#### Task:
Render the lines below as a JSON list of strings, one string per line, with blank lines omitted. Leave the pictures out of the list.

#### Input rows:

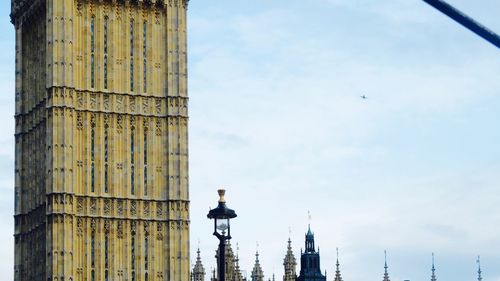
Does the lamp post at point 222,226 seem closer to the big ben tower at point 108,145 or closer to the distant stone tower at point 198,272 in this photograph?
the big ben tower at point 108,145

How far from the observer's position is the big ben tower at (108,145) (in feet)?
229

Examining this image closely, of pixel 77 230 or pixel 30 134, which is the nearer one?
pixel 77 230

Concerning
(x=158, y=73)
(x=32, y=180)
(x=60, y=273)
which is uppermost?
(x=158, y=73)

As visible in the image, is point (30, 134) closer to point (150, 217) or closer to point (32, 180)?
point (32, 180)

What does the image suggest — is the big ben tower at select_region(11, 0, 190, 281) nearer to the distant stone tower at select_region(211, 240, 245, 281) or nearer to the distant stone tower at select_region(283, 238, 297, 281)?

#### Expected answer:
[
  "Does the lamp post at point 222,226 seem closer to the big ben tower at point 108,145 or closer to the distant stone tower at point 198,272 in this photograph?",
  "the big ben tower at point 108,145",
  "How far from the observer's position is the big ben tower at (108,145) (in feet)?",
  "229",
  "Examining this image closely, of pixel 77 230 or pixel 30 134, which is the nearer one?",
  "pixel 77 230",
  "Concerning",
  "(x=158, y=73)",
  "(x=32, y=180)",
  "(x=60, y=273)",
  "which is uppermost?",
  "(x=158, y=73)",
  "As visible in the image, is point (30, 134) closer to point (150, 217) or closer to point (32, 180)?",
  "point (32, 180)",
  "What does the image suggest — is the big ben tower at select_region(11, 0, 190, 281) nearer to the distant stone tower at select_region(211, 240, 245, 281) or nearer to the distant stone tower at select_region(283, 238, 297, 281)?"
]